A thin lens refracts light at two surfaces such that parallel rays converge to (or diverge from) a focal point. Converging (convex) lenses have positive focal length and can form real or virtual images; diverging (concave) lenses have negative focal length and always form virtual, upright, reduced images. The three principal rays for lenses parallel the rays used for mirrors: parallel ray, focal ray, and central ray through the optical center.
Use a converging lens to project an image of a distant window onto a sheet of paper and measure f. Then draw ray diagrams for objects at dₒ > 2f, dₒ = 2f, f < dₒ < 2f, and dₒ < f, tabulating image properties systematically.
You already know from refraction that light bends when it crosses from one medium into another, with the bending angle determined by Snell's law and the refractive indices involved. A lens is simply two curved refracting surfaces working together to redirect light in a controlled and predictable way. The thin lens approximation treats both surfaces as coincident — valid when lens thickness is much smaller than its focal length — which lets us ignore the small displacement between entry and exit refractions and treat the whole lens as a single, instantaneous bending element.
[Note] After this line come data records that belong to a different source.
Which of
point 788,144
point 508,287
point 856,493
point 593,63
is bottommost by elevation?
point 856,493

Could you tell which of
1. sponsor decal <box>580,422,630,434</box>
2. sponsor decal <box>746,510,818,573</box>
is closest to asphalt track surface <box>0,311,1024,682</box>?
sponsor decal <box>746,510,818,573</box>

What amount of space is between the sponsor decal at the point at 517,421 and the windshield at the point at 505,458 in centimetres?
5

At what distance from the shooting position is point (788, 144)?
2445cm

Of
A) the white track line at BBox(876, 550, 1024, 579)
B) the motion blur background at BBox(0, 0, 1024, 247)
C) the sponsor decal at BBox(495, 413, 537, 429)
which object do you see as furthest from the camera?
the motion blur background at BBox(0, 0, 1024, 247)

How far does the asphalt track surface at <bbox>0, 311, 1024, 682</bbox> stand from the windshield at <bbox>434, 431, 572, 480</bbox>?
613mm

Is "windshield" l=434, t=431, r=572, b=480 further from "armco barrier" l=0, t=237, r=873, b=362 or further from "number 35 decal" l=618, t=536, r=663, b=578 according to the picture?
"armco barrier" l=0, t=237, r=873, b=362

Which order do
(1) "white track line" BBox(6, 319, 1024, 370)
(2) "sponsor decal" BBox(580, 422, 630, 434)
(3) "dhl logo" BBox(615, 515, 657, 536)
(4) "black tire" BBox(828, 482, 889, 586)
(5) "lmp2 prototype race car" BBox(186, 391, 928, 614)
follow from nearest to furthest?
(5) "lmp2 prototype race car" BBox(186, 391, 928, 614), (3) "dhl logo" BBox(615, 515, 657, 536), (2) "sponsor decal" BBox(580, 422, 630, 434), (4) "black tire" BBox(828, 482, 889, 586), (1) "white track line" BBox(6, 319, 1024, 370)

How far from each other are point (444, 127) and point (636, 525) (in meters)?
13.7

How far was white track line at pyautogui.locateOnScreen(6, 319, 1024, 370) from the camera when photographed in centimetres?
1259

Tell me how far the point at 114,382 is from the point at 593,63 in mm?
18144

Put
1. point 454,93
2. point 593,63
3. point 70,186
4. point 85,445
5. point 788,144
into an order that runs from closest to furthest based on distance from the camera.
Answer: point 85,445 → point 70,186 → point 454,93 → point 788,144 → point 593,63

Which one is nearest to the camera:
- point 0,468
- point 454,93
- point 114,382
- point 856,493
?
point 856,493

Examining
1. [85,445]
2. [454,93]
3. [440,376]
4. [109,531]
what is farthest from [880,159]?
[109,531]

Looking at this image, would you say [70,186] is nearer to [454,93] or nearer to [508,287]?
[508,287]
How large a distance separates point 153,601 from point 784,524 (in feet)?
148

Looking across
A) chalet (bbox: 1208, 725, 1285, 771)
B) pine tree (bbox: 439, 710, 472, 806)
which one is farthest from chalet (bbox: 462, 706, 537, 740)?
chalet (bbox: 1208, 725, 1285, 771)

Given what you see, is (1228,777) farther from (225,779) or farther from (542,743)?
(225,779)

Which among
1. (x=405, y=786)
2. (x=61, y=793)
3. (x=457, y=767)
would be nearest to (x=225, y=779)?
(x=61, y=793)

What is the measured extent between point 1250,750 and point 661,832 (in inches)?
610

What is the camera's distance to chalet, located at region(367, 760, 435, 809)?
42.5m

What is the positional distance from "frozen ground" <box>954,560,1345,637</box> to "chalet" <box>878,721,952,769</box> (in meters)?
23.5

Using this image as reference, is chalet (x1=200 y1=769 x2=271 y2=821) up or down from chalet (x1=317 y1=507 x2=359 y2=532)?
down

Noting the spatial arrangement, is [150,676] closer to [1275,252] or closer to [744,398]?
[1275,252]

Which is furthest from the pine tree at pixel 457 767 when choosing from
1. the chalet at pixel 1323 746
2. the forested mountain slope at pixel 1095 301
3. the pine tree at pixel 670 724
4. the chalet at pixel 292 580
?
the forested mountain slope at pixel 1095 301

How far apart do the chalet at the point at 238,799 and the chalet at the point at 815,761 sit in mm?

The defining concept is the focal point. For a converging lens (thicker at center, like a magnifying glass), all rays arriving parallel to the optical axis are refracted and meet at a single point on the other side — the focal point F. The distance from the lens center to F is the focal length f, which is positive for converging lenses. A diverging lens (thinner at center) bends rays outward, so parallel incoming rays appear to *come from* a focal point on the same side they entered — a virtual focal point, giving a negative focal length.
Ray diagrams give you an exact geometric method for finding image location and properties. Three principal rays are sufficient: (1) a ray entering parallel to the optical axis exits through F on the far side; (2) a ray entering through F on the near side exits parallel to the axis; (3) a ray passing through the optical center is undeviated. Where any two of these rays meet is where the image forms. If they diverge after the lens and only their backward extensions meet, the image is virtual — located on the same side as the object.
For a converging lens, image character depends sharply on object distance relative to f. With the object beyond 2f, the image is real, inverted, and reduced. Between f and 2f, it's real, inverted, and magnified — the configuration used in projectors. Inside f, rays diverge after the lens, and you see a virtual, upright, magnified image on the same side as the object — exactly how a magnifying glass works. A diverging lens, by contrast, always produces virtual, upright, reduced images regardless of object distance; since it never converges rays to a point, it can never form a real image. This is a firm rule worth memorizing: diverging lens → virtual image, always.